Chowdhary’s group will work on localization and mapping technology for enabling the robots to work close to humans as they move around in a hospital environment. A cloud-based system will make the robots traceable, showing which areas have been disinfected.

“At Carle Health we welcome advancements like this that help us stay firmly focused on caring for our patients while keeping healthcare providers and our environmental services staff safe,” says Lynne Barnes, Carle senior vice president of facilities. “Times like this, especially, require openness to new ideas, and this idea certainly would have helpful applications in a healthcare setting."
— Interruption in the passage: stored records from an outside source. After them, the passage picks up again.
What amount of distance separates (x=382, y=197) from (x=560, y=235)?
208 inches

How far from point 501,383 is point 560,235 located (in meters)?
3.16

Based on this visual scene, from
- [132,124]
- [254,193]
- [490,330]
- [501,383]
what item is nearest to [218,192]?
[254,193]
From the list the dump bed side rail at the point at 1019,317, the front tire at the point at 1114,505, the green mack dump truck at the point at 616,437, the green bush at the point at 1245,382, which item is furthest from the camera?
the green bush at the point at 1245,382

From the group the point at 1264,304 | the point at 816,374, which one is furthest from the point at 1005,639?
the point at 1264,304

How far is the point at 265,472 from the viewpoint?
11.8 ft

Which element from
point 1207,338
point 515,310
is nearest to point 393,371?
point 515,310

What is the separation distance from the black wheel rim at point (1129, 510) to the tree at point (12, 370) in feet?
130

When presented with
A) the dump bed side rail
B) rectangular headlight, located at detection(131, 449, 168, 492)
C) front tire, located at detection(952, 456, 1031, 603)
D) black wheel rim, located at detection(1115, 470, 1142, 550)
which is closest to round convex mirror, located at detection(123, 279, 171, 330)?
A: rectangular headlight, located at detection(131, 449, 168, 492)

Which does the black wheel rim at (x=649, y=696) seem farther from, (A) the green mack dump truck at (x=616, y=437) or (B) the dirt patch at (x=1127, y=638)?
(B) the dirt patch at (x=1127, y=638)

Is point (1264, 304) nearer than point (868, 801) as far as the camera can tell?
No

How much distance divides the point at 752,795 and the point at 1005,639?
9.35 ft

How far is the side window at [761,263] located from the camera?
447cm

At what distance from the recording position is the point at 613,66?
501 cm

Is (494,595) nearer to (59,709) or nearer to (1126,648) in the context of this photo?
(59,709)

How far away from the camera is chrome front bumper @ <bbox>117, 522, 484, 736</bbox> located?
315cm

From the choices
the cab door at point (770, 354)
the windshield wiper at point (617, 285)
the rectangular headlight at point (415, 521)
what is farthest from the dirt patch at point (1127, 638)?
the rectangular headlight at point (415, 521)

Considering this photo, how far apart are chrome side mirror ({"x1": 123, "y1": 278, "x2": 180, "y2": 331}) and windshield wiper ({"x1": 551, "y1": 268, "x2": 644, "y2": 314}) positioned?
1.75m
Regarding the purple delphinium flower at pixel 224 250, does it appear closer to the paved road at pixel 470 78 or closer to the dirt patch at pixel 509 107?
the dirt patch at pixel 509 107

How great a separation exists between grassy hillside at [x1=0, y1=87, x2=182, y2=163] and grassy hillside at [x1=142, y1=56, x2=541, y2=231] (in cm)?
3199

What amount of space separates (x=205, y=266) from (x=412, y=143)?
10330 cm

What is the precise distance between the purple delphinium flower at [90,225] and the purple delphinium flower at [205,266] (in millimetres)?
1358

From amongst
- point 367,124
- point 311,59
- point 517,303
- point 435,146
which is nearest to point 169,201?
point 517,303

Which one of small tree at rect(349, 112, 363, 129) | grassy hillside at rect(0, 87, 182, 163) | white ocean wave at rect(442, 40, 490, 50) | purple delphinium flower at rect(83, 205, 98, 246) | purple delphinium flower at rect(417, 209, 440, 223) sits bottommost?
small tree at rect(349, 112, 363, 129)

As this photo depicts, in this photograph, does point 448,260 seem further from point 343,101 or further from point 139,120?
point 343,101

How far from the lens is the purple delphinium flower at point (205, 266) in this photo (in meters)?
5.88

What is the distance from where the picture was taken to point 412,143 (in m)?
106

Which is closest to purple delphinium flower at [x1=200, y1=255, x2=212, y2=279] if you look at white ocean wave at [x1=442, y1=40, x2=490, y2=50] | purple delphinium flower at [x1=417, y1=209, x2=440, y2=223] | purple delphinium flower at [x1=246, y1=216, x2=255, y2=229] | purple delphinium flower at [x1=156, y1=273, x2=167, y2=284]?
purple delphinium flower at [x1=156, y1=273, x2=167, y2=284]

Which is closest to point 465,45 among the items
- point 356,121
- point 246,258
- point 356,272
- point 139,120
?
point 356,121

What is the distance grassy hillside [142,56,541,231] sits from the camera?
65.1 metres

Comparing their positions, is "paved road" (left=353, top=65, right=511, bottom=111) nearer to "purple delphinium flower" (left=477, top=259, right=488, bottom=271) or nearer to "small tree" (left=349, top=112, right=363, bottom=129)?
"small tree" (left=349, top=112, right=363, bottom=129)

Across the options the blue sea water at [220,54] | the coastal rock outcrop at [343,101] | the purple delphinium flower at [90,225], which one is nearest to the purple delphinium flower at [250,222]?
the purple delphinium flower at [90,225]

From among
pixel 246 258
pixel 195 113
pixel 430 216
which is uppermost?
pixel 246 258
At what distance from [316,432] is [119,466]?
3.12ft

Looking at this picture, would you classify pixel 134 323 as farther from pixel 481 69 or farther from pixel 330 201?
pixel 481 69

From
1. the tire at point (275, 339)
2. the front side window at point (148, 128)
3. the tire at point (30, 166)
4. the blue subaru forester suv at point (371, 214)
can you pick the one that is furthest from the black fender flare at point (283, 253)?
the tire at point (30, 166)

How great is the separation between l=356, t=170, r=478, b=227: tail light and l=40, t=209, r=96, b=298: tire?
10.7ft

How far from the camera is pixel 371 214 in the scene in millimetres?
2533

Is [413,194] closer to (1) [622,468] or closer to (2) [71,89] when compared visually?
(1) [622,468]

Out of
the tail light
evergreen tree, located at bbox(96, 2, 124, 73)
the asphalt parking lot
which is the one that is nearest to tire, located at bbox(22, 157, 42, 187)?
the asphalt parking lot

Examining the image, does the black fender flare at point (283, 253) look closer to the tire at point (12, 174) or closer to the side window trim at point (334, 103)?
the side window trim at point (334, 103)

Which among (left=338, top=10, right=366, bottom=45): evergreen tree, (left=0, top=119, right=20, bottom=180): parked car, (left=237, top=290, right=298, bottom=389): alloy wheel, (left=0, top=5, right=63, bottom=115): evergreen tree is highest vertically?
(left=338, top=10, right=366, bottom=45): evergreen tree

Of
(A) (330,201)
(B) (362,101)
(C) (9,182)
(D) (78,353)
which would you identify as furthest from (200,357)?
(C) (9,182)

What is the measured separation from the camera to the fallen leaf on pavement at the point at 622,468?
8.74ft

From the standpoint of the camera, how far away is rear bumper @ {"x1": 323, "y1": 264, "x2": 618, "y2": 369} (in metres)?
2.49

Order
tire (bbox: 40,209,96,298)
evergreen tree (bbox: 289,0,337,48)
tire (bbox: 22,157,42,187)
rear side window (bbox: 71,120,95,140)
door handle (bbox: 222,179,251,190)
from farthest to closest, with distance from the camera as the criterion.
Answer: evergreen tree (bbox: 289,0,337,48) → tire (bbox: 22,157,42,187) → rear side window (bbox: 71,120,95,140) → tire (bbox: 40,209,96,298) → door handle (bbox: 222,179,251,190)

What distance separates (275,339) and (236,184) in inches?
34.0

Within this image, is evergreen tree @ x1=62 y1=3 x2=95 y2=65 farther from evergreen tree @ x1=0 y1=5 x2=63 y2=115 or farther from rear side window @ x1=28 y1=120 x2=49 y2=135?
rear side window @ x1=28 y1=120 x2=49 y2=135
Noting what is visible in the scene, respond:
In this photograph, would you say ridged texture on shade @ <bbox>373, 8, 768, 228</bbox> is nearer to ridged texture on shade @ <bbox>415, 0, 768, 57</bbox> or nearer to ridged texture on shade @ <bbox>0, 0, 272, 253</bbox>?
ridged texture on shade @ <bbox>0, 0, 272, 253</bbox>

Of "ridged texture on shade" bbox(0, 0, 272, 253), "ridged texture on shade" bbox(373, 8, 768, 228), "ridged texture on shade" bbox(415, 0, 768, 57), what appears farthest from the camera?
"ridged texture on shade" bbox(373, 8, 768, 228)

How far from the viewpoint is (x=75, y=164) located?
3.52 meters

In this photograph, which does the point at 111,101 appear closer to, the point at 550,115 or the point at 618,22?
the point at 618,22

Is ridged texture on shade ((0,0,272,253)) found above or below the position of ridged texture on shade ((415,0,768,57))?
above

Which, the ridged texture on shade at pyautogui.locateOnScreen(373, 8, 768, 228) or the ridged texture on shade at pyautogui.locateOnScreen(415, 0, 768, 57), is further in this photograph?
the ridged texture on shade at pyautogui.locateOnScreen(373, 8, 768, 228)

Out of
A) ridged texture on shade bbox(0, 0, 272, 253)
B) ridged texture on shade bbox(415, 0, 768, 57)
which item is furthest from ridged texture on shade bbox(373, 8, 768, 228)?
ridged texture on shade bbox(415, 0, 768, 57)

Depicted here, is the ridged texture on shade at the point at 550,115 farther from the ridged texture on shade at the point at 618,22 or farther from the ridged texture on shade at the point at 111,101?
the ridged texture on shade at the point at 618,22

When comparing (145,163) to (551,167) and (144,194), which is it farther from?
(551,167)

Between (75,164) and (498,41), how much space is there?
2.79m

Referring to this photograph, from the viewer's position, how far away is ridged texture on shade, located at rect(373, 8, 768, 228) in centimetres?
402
The robots are not limited to hospitals; they could work at schools, universities, offices, restaurants, airports, or any high-traffic places that need constant disinfection.

Chowdhary always envisioned that TerraSentia would move beyond agricultural applications, perhaps five or six years in the future. But with the COVID-19 crisis, he and his colleagues felt compelled to bring the technology forward as quickly as possible.

“COVID-19 isn’t looking like it’s going to disappear any time soon, and there will be other diseases in the future, so the need for these robots will continue,” he points out.



Expanding TerraSentia applications is possible because of cross-campus collaborations among U of I experts from ACES, Grainger, and the Carle Illinois College of Medicine, Chowdhary notes.

“We are able to do this work because this great institution brings all these different experts together so we can team up and safely step out of our comfort zone,” he concludes.

The United States Department of Agriculture and the National Science Foundation funded the research.